__TAREFA PROPOSTA A__.
Segundo a resenha sobre O que o dinheiro não compra, quem assinou a tradução brasileira do livro?
__TAREFA PROPOSTA B__.
Reproduza fielmente o trecho da resenha sobre O que o dinheiro não compra que começa nas palavras "Há também nesse" e termina após as palavras "disciplina, Adam Smith.".

─── TEXTO DO EXERCÍCIO ───

O que o dinheiro não compra, de Michael J. Sandel
16 de fevereiro de 2025, 10h07
O que o dinheiro não compra, de Michael J. Sandel, circula no Brasil em publicação da Civilização Brasileira. Uma tradução muito competente, de Clóvis Marques, que se desincumbiu de tarefa difícil. O núcleo do livro é o direito (combinado com a economia e com a moral) e, como sabemos, não há um esperanto jurídico. A tradução direta por dicionários de referência pode dificultar a compreensão do instituto jurídico que se pretende traduzir. O tradutor conseguiu transpor esse obstáculo. Não se percebe aqui a curiosa figura do “tradutor traidor”.
Nas primeiras páginas o leitor pode suspeitar de que tem mais um livro de economia aplicada aos fatos do dia a dia, bem na linha do imperdível Freakonomics, o lado oculto e inesperado de tudo que nos afeta, Stephen Dubner e Steven Levitt. Ou então, o leitor tem a impressão de que o livro lembra as partes introdutórias de textos do selo direito e economia. Há, aparentemente (bem entendido, aparentemente) alguma afiliação com Richard Posner, Gary Becker além da dupla turma de Os custos dos direitos, Stephen Holmes e Cass Sunstein. No Brasil, o trabalho mais interessante é o de Flávio Galdino, Direitos não dão em árvores. Esse livro está esgotado, os poucos exemplares que sobraram são orçados em 200 reais pela Estante Virtual.
Há também nesse livro de Michael J. Sandel algum sabor de livros de teorias da justiça, a exemplo do clássico de John Rawls, e de seu “offspring”, na obra de Amartya Sen. Lembra também livros de filosofia moral e economia, na linha do pai fundador da disciplina, Adam Smith.

─── DADOS DE ORIGEM ───

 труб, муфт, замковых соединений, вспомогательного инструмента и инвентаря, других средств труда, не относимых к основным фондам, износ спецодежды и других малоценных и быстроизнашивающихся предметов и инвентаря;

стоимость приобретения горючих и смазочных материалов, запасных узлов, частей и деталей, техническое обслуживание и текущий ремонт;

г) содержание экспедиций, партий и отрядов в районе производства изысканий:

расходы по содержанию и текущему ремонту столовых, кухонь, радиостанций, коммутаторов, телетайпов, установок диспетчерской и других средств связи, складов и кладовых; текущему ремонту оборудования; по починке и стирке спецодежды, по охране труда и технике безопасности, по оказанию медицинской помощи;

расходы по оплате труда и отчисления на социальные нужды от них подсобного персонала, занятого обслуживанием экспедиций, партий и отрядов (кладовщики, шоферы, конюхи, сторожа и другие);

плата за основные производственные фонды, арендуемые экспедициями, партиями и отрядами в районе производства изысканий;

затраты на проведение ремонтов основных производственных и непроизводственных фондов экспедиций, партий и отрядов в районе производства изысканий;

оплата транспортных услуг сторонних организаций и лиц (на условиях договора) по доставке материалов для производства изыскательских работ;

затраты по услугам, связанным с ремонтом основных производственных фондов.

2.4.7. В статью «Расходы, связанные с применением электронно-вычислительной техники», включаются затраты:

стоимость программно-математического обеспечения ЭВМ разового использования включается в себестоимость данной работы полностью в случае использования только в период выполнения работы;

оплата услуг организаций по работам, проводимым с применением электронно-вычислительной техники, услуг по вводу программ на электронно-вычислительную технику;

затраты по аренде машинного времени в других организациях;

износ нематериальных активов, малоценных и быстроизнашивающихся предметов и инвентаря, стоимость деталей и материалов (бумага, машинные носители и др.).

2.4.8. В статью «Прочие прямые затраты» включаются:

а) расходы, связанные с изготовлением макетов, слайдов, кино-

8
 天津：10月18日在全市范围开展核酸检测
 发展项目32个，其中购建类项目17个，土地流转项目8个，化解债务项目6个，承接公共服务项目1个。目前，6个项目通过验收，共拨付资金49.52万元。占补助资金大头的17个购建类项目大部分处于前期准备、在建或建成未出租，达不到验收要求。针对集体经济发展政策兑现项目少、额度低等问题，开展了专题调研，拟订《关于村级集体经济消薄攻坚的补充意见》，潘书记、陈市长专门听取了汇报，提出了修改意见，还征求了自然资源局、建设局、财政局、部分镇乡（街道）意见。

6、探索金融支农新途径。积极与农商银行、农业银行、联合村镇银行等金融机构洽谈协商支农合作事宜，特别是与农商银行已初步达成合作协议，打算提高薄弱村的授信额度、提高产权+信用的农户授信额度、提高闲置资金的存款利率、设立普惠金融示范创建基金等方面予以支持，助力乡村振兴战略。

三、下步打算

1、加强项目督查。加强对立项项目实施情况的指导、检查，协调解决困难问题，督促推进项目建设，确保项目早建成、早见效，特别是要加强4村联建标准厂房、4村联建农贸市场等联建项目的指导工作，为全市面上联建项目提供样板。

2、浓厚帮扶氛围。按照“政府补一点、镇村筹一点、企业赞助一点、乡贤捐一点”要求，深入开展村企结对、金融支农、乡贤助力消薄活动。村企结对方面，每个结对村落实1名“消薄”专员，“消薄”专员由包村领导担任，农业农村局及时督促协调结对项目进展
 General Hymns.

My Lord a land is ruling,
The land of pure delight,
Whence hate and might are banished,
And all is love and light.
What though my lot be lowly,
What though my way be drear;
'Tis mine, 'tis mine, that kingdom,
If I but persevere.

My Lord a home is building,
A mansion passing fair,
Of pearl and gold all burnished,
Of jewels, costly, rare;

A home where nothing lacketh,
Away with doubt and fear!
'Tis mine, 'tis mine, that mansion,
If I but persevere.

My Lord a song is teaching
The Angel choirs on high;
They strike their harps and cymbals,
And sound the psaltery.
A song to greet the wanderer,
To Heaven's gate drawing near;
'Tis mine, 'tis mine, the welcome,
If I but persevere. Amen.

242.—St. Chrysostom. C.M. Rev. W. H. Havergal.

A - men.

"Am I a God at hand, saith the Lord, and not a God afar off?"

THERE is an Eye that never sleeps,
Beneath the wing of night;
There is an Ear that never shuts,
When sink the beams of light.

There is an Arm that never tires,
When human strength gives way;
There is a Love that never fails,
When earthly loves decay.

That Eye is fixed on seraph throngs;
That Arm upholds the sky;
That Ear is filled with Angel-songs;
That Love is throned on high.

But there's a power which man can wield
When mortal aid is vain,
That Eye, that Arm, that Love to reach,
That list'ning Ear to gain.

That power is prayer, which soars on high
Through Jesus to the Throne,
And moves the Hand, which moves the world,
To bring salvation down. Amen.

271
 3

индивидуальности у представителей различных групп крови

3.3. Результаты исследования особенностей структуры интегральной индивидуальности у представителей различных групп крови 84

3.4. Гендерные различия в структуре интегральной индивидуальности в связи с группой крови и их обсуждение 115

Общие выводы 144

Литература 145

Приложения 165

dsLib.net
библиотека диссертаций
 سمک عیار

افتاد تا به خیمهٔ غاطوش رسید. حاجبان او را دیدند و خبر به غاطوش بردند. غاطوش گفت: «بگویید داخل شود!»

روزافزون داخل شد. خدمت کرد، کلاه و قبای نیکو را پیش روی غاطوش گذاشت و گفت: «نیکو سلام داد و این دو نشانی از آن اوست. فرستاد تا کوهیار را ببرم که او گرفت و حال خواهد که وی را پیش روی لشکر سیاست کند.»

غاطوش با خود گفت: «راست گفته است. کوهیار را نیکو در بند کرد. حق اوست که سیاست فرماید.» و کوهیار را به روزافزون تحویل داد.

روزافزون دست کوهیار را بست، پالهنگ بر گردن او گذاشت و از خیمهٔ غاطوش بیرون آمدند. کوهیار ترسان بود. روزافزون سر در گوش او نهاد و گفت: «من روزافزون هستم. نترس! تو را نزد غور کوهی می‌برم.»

───

__ESPAÇO PARA RESPOSTA A__.
Clóvis Marques.

__ESPAÇO PARA RESPOSTA B__.
Há também nesse livro de Michael J. Sandel algum sabor de livros de teorias da justiça, a exemplo do clássico de John Rawls, e de seu “offspring”, na obra de Amartya Sen. Lembra também livros de filosofia moral e economia, na linha do pai fundador da disciplina, Adam Smith.